Henry’nin kampanyası yankı buluyor çünkü futbolda ırkçılık Le Pen’den ibaret değil. Afrika kökenli yıldız oyunculara muz kabukları ve fıstık fırlatan sözde taraftarlar geçen sezon Avrupa futboluna gölge düşürmüştü. Dünya Kupası’nın büyük bir kısmında bu tür saldırılar cereyan etmedi. Ve fakat 27 Haziran’daki İspanya maçı öncesinde Fransız antrenör, Raymond Domenech, Fransız takımı otobüsten inerken İspanyol taraftarların “maymun sesleri çıkartıklarını” bildiriyordu. Bu hadise, İspanyol antrenör Luis Aragones’nun birkaç sene önceki bir Fransa maçı evvelinde takımını “ateşlemek” için Henry aleyhinde attığı fevkalade ırkçı nutku getirdi hatırlara. Geçen hafta Fransa İspanya’yı yenince Aragones müstehakını bulmuş, Le Pen ağzının payını almış oldu.
Thuram ve Henry, beyaz olmayan bir Fransız takımına tahammül edemeyen Le Pen gibilerine son senelerde pabuç bırakmayan “les Bleus”ların (Mavilerin) şanlı geleneğini devam ettiriyor. Le Pen 1998 Dünya Kupası öncesinde Fransa’nın çok-etnili takımını “yapay” olarak nitelendirerek manşetlere yerleşmiş ve Zidane ile Henry daha önce hiçbir Fransız’ın muvaffak olamadığı bir şeyi yapıp Dünya Kupası’nı kazanınca da dumura uğramıştı. Başarı ülke genelinde çokkültürlülüğün zaferi olarak alkışlanmıştı. Le Pen 2002 yılındaki başkanlık seçimleri için kampanya yürütürken Fransız takımı Ulusal Cephe’nin politikalarını kınayan bir bildiride bulunmuştu. Ghana doğumlu kaptan Marcel Desailly’nin sunduğu bildiride “Farklı kökenlerden gelen Fransız takımı oyuncuları… yeniden peydahlanan ırkçı ve dışlayıcı fikirleri kınama konusunda hemfikirdir” diyordu. Desailly, demecinin devamında “demokrasi ve özgürlüğü tehlikeye sokan tutumlar, hele çok-etnili ve çokkültürlü Fransa’da, ne kabul ne de müdaafa edilebilir” diyordu. Zidane, herkesi Le Pen’e karşı oy kullanmaya çağırarak mesajı daha da güçlendiriyordu.

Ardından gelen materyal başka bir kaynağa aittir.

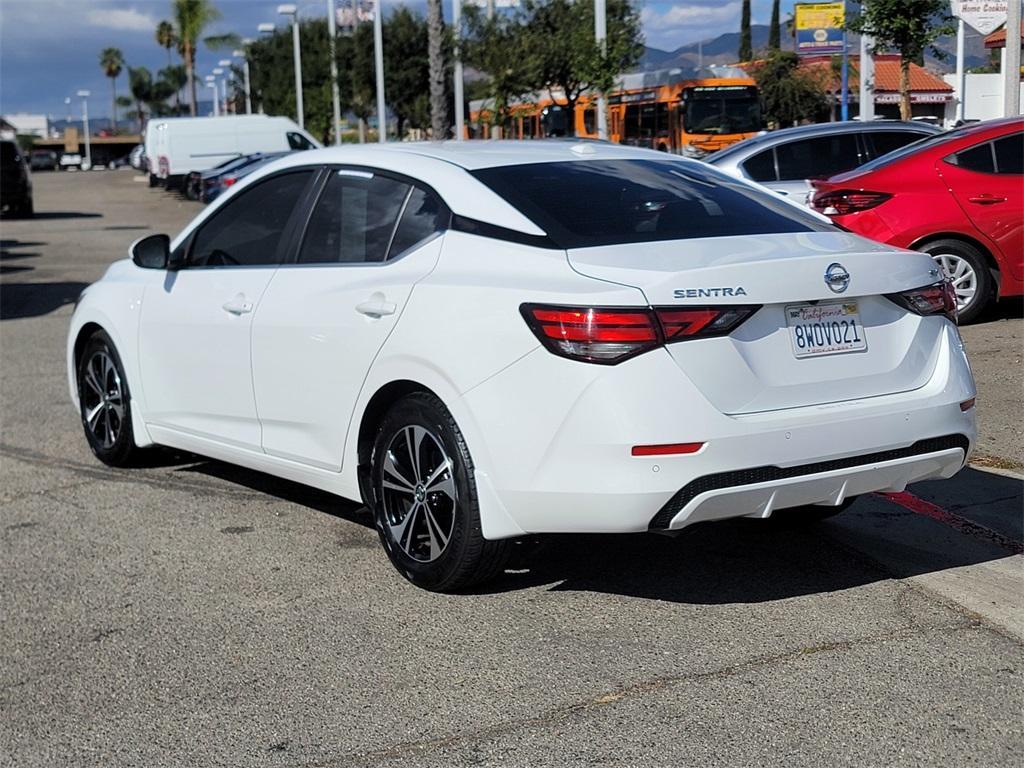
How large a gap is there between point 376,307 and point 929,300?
1929mm

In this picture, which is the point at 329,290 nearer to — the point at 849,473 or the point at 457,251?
the point at 457,251

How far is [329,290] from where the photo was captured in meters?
5.26

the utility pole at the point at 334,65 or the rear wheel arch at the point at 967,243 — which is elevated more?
the utility pole at the point at 334,65

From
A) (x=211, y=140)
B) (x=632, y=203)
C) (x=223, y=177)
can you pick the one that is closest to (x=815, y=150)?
(x=632, y=203)

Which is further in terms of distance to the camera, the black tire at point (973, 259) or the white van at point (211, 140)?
the white van at point (211, 140)

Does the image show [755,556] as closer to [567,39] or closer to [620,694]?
[620,694]

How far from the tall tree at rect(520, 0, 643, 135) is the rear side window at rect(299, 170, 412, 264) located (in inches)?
1075

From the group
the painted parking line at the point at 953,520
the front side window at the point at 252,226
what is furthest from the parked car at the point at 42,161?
the painted parking line at the point at 953,520

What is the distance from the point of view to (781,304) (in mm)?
4297

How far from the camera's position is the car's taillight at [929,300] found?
457 cm


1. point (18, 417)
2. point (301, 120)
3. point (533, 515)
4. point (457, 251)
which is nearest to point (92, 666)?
point (533, 515)

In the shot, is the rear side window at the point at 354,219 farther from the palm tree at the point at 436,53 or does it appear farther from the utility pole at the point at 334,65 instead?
the utility pole at the point at 334,65

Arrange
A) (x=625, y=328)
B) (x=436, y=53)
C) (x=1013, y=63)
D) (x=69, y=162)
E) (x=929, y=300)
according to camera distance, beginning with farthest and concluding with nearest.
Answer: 1. (x=69, y=162)
2. (x=436, y=53)
3. (x=1013, y=63)
4. (x=929, y=300)
5. (x=625, y=328)

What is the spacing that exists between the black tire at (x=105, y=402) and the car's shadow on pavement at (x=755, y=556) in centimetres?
149
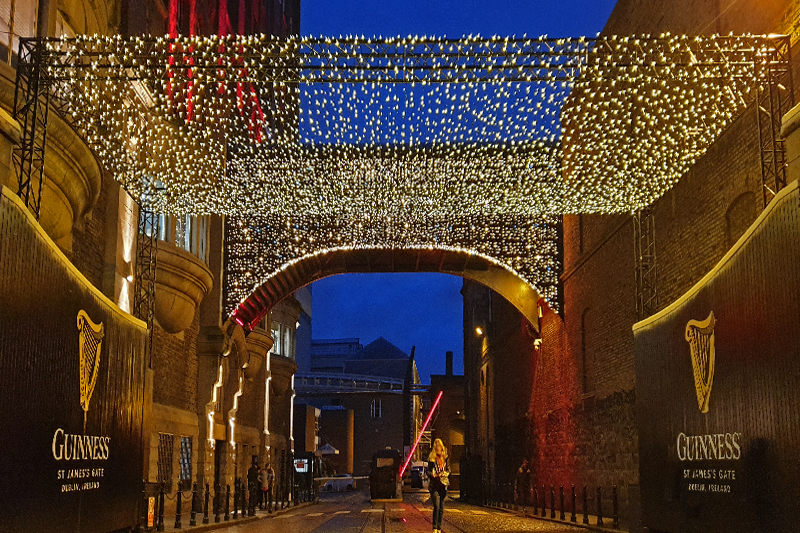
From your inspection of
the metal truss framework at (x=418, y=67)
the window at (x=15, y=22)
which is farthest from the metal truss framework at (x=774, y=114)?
the window at (x=15, y=22)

Fransa gibi korkunç bir sömürgeci geçmişe sahip bir Avrupa ülkesinin zaferinin göçmenler ve toplumsal adalet savaşçıları için bir kutlama vesilesi olması aslında paradoksal bir durum. Fakat geçen senenin “banliyö” isyanları ve geniş çaplı gençlik gösterilerinin işaret ettiği üzre, Fransız siyasetinin geleceği ve dolayısıyla Avrupa’nın geleceği üzerine süregiden bir savaşım var ortada. Arap- ve Müslüman-karşıtı hissiyat Le Pen ve onun aşırı sağcı şurekâsının tekelinde değil. Fransa’nın çok-etnili takımının göz kamaştırıcı başarısı, İtalya’yı yenseler de yenmeseler de, kıtanın geleceğine dair başka bir tahayyülü sergiliyor.